Although they stressed that the treaty was "not directed against any third country", it highlighted their unease at US primacy in international affairs. Further evidence of Mr Putin's desire to build a new world order emerged yesterday when he proposed that NATO should be abolished and replaced by a pan-European security body including Russia.
Days before he is due to meet President Bush at the G8 summit in Genoa, he argued that NATO's expansion eastwards prolonged the cold-war division of the continent, and proposed that it should be disbanded, as the Warsaw Pact had been.
"In the West, everyone says: `We don't want new divisions in Europe, we don't want new Berlin walls.' Good. We completely agree. But when NATO enlarges, division doesn't disappear, it simply moves towards our borders," he told the Italian newspaper Corriere della Sera.
"The divisions will continue until there is a single security area in Europe," he added.
The Sino-Russian treaty is the first since 1950, when Joseph Stalin and Mao Zedong created a Soviet-Chinese alliance. Officials were at pains to point out that it did not presage a military alliance, but was focused on resolving border disputes and promoting trade, particularly in the sphere of oil, gas, energy, aircraft construction and new technologies.
Largely declaratory in content, reaffirming the relatively warm relations China and Russia have enjoyed for the past 10 years, the Good Neighbourly Treaty of Friendship and Co-operation was described by British diplomats in Moscow as bland.

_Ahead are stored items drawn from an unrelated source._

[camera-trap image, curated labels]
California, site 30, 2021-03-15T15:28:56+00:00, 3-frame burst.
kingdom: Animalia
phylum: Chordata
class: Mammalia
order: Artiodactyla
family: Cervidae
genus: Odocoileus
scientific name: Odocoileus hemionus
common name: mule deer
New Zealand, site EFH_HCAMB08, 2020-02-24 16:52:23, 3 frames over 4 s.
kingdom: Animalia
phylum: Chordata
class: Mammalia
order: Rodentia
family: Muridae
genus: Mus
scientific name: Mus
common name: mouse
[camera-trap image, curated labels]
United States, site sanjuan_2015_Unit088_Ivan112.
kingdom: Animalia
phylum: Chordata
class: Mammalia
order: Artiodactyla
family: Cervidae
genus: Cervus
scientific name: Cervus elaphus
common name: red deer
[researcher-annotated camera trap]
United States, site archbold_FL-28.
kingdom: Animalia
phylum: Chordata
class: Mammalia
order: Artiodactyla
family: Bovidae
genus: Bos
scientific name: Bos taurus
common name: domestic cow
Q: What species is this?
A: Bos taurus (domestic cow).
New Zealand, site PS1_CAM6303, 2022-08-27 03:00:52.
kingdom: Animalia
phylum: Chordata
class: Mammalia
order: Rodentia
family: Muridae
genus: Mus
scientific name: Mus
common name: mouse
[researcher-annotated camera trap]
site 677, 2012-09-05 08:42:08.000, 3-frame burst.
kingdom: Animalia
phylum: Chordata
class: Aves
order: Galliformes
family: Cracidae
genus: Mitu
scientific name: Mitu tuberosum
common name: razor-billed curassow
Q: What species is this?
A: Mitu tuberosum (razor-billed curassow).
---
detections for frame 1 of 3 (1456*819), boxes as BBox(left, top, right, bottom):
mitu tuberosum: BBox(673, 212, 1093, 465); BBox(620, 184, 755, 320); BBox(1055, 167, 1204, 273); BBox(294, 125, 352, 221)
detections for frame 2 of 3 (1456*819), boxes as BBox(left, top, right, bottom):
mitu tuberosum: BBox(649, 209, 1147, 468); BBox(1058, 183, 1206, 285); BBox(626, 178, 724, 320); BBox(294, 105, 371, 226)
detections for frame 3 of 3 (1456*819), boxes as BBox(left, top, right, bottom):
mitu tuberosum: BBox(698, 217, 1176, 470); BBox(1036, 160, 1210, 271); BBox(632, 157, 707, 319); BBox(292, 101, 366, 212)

But it comes at a time when both countries are increasingly concerned about Washington's missile-shield plans.
Signing the pact gave the two leaders an opportunity to reiterate their hostility to the project the day after the US successfully tested its ability to destroy an intercontinental ballistic missile in space.
After signing the pact, the two issued a joint declaration of their commitment to the 1972 anti-ballistic-missile pact, which would be infringed by the US plans.
Mr Putin questioned Washington's justification of the missile shield as protection against potential attacks by "rogue states".
"I don't see that there are compelling reasons to create an anti-missile defence system, because nobody is threatening the United States. The countries which are considered to be dangerous would need 20, 30 ,40 years to build up a credible offensive system."
Despite the rhetoric, China and Russia have much to lose by alienating the US. Trade between the two countries amounted to $8 billion last year, a fraction of China's $115 billion annual trade with the US.